Sans «protection claire, les consommateurs risquent d’être trompés par des produits qui empruntent les codes de la viande sans en être, déclare son président Jean-François Guihard. Ces dénominations doivent garantir une distinction nette entre deux produits fondamentalement différents.»
A l’inverse, les opposants au texte, à l’image de l’eurodéputée écologiste néerlandaise Anna Strolenberg, dénoncent une controverse qui n’est qu’un «écran de fumée». «Une interdiction des Veggie Burgers ne changera rien pour les éleveurs», raille-t-elle. Cette loi est une «diversion pour faire le buzz», appuie également son collègue vert David Cormand. «On passe à côté des sujets majeurs pour l’agriculture.»
Une bataille menée depuis 2020
Ce n’est pas la première fois qu’un tel texte est débattu au Parlement. En 2020, les eurodéputés avaient rejeté une loi visant à interdire les appellations de «steak» ou «burger» pour des produits végétariens sans viande animale. Mais les élections européennes de 2024 ont changé l’équilibre des partis, accordant plus de places aux députés de droite, qui revendiquent leur proximité avec le secteur agricole.

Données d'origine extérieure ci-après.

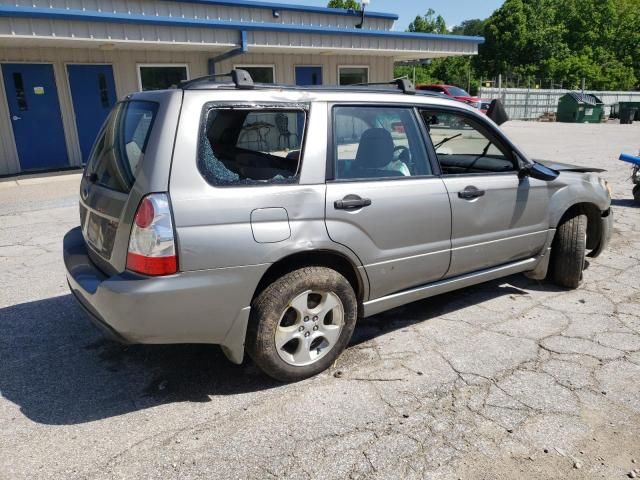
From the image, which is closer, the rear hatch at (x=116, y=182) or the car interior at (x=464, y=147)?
the rear hatch at (x=116, y=182)

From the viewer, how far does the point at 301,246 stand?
2957 millimetres

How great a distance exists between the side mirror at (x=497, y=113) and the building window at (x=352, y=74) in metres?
12.6

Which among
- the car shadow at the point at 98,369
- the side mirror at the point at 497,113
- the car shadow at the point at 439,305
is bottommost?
the car shadow at the point at 439,305

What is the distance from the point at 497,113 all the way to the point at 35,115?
1106 cm

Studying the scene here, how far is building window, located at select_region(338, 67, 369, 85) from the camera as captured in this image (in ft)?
54.5

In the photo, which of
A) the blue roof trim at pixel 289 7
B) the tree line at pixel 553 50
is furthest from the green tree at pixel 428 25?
the blue roof trim at pixel 289 7

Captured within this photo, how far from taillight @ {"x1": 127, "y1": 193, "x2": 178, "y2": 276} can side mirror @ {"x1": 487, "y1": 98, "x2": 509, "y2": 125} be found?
3021 mm

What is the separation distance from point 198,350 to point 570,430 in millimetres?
2380

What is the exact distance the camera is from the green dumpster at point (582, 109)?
29203mm

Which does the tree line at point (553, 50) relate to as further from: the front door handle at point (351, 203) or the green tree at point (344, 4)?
the front door handle at point (351, 203)

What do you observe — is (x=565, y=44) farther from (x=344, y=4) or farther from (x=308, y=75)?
(x=308, y=75)

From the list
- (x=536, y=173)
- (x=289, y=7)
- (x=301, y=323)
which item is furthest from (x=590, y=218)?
(x=289, y=7)

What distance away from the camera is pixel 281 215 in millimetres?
2918

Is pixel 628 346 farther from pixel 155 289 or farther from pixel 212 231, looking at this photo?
pixel 155 289
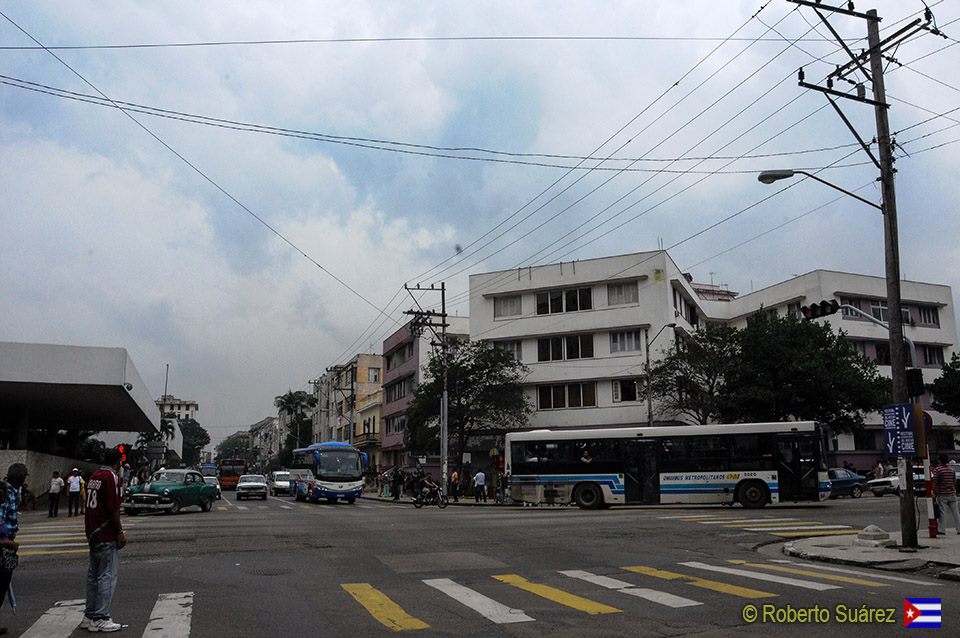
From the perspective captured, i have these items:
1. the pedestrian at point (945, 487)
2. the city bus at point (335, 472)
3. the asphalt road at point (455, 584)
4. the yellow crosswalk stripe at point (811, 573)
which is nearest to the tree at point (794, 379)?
the city bus at point (335, 472)

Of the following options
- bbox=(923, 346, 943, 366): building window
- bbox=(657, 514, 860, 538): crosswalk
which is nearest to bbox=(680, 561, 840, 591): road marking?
bbox=(657, 514, 860, 538): crosswalk

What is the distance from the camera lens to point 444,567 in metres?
12.7

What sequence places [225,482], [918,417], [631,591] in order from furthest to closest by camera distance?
[225,482] → [918,417] → [631,591]

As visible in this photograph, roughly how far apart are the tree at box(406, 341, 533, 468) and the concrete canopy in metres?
16.8

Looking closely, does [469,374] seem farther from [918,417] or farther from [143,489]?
[918,417]

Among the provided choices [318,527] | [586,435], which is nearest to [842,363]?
[586,435]

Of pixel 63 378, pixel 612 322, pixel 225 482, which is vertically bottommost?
pixel 225 482

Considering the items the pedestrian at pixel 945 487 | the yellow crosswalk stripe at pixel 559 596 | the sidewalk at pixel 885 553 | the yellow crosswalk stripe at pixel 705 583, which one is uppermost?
the pedestrian at pixel 945 487

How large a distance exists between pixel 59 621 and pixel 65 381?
78.4ft

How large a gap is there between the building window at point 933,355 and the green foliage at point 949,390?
3.52 meters

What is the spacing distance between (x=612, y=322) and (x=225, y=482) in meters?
43.2

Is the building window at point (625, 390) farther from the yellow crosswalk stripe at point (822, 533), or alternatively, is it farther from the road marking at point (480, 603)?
the road marking at point (480, 603)

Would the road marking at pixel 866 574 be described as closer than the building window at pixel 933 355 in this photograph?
Yes

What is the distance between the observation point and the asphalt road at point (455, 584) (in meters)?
8.16
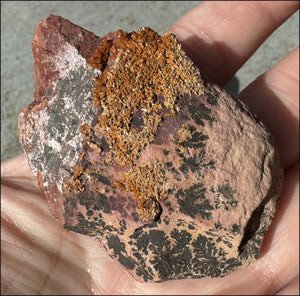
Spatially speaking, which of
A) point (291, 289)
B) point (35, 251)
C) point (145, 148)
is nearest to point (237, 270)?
point (291, 289)

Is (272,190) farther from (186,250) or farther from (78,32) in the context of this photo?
(78,32)

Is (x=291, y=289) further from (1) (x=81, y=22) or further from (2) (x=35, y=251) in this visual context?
(1) (x=81, y=22)

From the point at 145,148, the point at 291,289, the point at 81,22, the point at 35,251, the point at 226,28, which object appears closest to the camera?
the point at 145,148

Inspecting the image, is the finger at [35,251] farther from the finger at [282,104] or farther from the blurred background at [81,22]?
the blurred background at [81,22]

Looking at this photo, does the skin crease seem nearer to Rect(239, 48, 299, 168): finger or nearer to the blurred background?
Rect(239, 48, 299, 168): finger

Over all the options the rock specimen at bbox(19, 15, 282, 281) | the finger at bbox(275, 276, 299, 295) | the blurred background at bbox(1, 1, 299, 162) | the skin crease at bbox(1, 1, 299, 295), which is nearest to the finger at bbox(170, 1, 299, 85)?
the skin crease at bbox(1, 1, 299, 295)
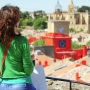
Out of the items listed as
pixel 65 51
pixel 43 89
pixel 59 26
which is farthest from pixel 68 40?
pixel 43 89

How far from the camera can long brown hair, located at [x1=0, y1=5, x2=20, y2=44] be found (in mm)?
3010

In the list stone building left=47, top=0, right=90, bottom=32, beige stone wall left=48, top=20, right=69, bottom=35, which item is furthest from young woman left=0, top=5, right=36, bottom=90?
stone building left=47, top=0, right=90, bottom=32

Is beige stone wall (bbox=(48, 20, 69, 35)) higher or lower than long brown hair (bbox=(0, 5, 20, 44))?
lower

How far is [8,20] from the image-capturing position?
3008 mm

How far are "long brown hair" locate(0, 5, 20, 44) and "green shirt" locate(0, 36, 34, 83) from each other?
7 cm

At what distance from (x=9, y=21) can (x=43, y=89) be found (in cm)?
73

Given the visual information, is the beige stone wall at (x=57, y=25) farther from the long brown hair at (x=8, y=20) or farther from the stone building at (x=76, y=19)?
the stone building at (x=76, y=19)

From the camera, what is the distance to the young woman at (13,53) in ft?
9.86

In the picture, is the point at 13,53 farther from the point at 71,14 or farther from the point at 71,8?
the point at 71,8

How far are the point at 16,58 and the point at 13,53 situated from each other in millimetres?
54

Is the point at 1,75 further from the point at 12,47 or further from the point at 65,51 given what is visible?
the point at 65,51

Cette initiative s’inscrit alors dans une «logique de cohérence avec la réglementation européenne, qui protège déjà les termes issus des produits laitiers» de leurs alternatives végétales. «Il est légitime d’en faire de même pour la viande», plaide Céline Imart.

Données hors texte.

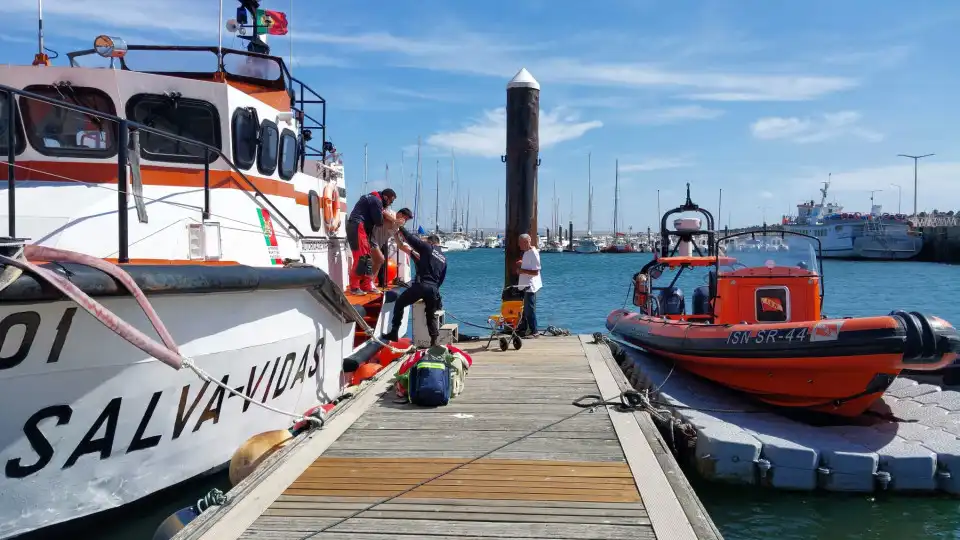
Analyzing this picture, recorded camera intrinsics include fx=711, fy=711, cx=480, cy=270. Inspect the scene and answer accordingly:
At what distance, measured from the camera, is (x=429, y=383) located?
620 cm

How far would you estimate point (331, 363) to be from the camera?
293 inches

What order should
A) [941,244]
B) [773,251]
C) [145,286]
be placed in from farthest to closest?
[941,244]
[773,251]
[145,286]

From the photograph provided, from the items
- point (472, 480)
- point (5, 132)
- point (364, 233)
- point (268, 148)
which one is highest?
point (268, 148)

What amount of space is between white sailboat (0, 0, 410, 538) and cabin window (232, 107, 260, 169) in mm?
17

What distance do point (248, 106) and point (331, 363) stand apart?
2719 mm

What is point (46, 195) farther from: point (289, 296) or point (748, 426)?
point (748, 426)

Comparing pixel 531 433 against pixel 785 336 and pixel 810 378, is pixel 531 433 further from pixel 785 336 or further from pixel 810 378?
pixel 810 378

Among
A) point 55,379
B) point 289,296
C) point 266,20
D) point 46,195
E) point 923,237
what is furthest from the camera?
point 923,237

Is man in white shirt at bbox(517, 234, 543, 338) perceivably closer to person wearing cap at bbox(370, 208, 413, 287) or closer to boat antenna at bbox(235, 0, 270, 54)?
person wearing cap at bbox(370, 208, 413, 287)

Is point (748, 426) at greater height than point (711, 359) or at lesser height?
lesser

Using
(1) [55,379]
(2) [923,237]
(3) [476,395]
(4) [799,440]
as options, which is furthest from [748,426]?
(2) [923,237]

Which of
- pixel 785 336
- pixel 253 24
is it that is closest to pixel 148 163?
pixel 253 24

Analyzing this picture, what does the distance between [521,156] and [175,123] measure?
4880 millimetres

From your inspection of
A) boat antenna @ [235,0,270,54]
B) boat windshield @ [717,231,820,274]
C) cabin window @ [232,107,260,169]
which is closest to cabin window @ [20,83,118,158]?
cabin window @ [232,107,260,169]
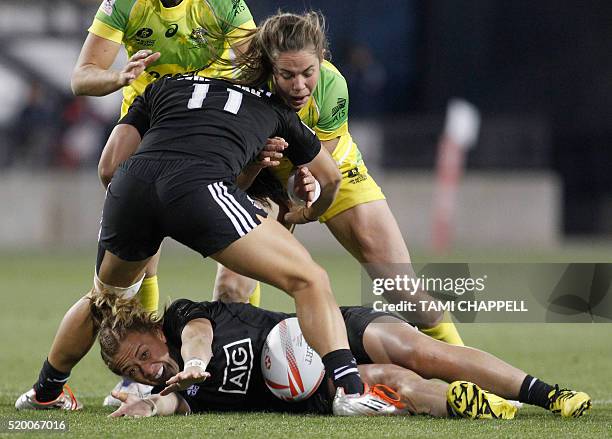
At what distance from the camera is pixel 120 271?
18.5 feet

Au contraire, pour Nicolas Schweitzer, le PDG de la marque française «la Vie», qui fournit Burger King en «bacon végétal», «le but n’est pas de nuire aux éleveurs». «Ce sont des produits qui cochent toutes les cases qui adressent toutes les problématiques de bien-être animal, d’élevage intensif, de réchauffement climatique… Ça devrait être encouragé pas complexifié», estime-t-il.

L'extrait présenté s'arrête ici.